Parmi les exemples, un algorithme de deep learning permettant d’identifier un risque de cancer du sein avant qu’il ne se développe, un autre capable de classifier des mélanomes avec la précision d’un dermatologiste, un troisième capable de détecter automatiquement des polypes colorectaux.
La blockchain pour sécuriser les données médicales
Pour libérer leur potentiel, les technologies requièrent énormément de données (images médicales, données d’essais cliniques, etc.), y compris les données des patients recueillies par les médecins, les centres hospitaliers, ou les laboratoires, dont la sécurité constitue un enjeu majeur pour le secteur de la santé.
Un autre enjeu est celui de leur interopérabilité : l’échange d’informations entre les acteurs de santé est souvent long et coûteux, les différents systèmes informatiques n’étant pas toujours pensés pour agir les uns avec les autres.
Dans ce contexte, la blockchain apparaît comme un moyen de garantir la sécurité et l’intégrité des données – grâce au cryptage et à son caractère distribué –, mais aussi de résoudre les problèmes d’interopérabilité en favorisant, grâce aux smart contracts notamment, la standardisation des données.

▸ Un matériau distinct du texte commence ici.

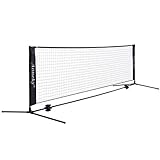 Aoneky Tennis Kit 2M/3M /6M x83cm, Metallrahmenständer und Stark PE-Tennisnetz | Tragbares Pickleball Tennisnetz mit Aufbewahrungstasche | Tennis-Trainingszubehör für Kinder Erwachsene (3x0.8M)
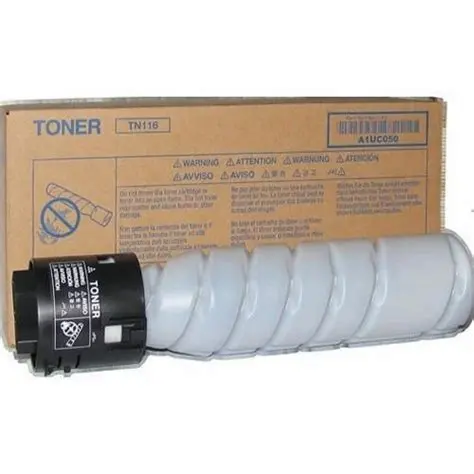Original laser toner cartridge (black, KONICA, TN-116, Bizhub-164)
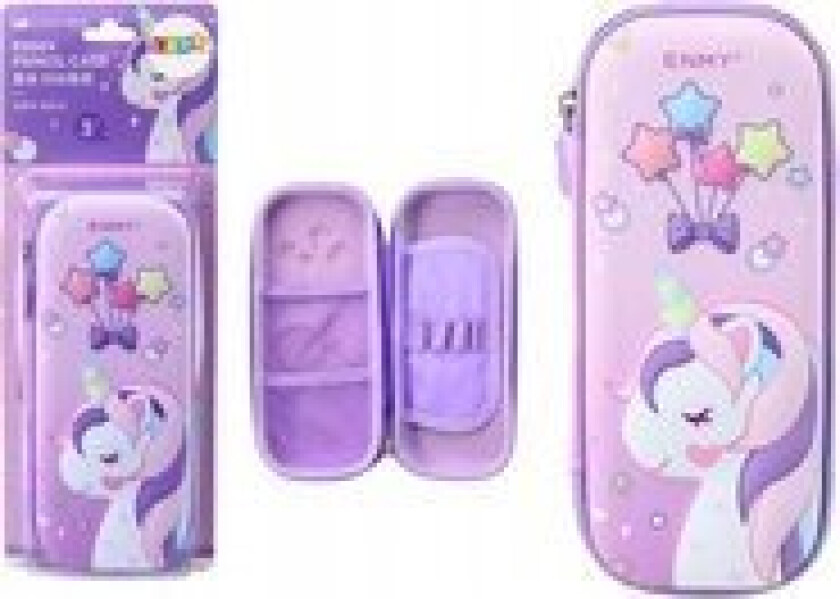 Leantoys Penal Med Unicorn Utvidbar 3D Lilla 23X10x5 Cm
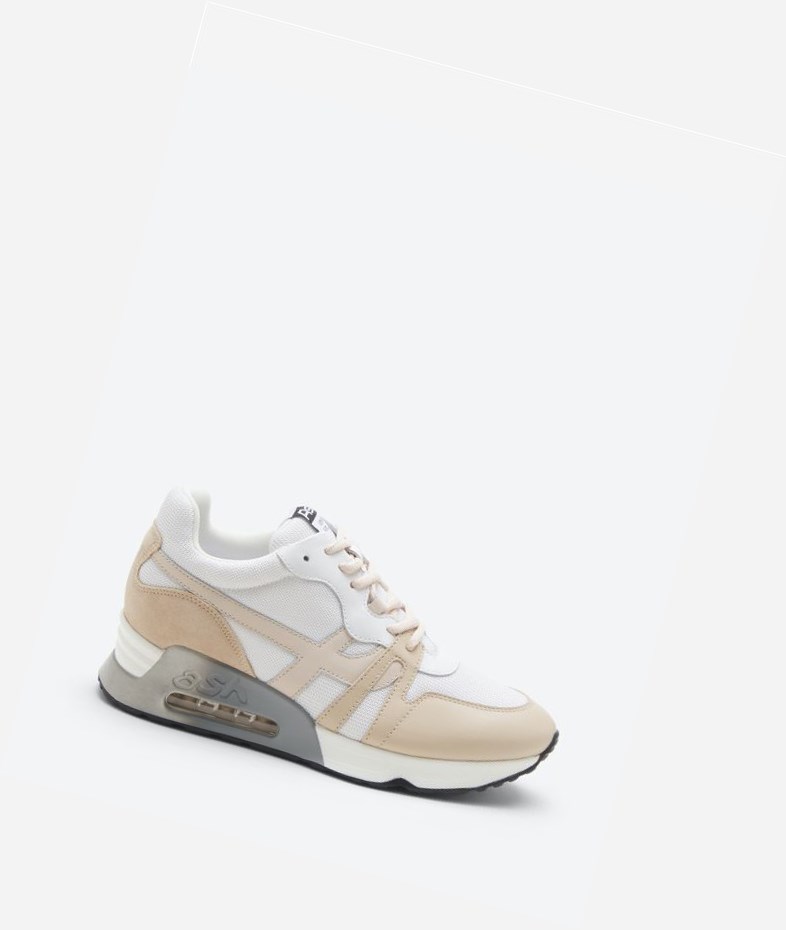 Low-Top Sneakers ASH Lux Bis Blanche Femme | ROG-2685532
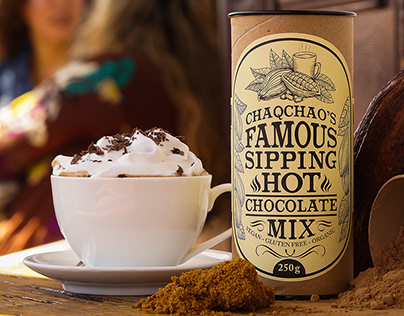 Packaging "Chaqchao's sipping hot Chocolate Mix"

En Estonie, par exemple, la société Guardtime, en collaboration avec la Estonian eHealth Foundation, a sécurisé l’historique de toutes les opérations effectuées sur les dossiers médicaux de l’ensemble des résidents du pays sur la blockchain, permettant de détecter facilement toute altération et brèche de sécurité.
En Europe, le projet MyHealthMyData, porté par la Commission européenne, vise à concevoir une architecture pair-à-pair s’appuyant sur une blockchain privée permettant d’échanger des données de santé en sécurité et en conformité avec le règlement général sur la protection des données (RGPD).
Pour les patients, cela se traduirait par la création d’un compte personnel leur permettant d’accéder à leur dossier médical en format digital, d’y agréger des données de sources variées et de rendre ces données disponibles pour la recherche médicale.
À travers un consentement dynamique, ils pourraient définir les conditions d’utilisation de tout ou partie de leurs données, anonymisées ou non, en fonction des usages prévus. Ils pourraient également couper l’accessibilité de leurs données en accord avec le droit à l’oubli. Ici, la blockchain offre donc un cadre permettant au patient de contrôler, et éventuellement monétiser, l’accès à ses données de santé.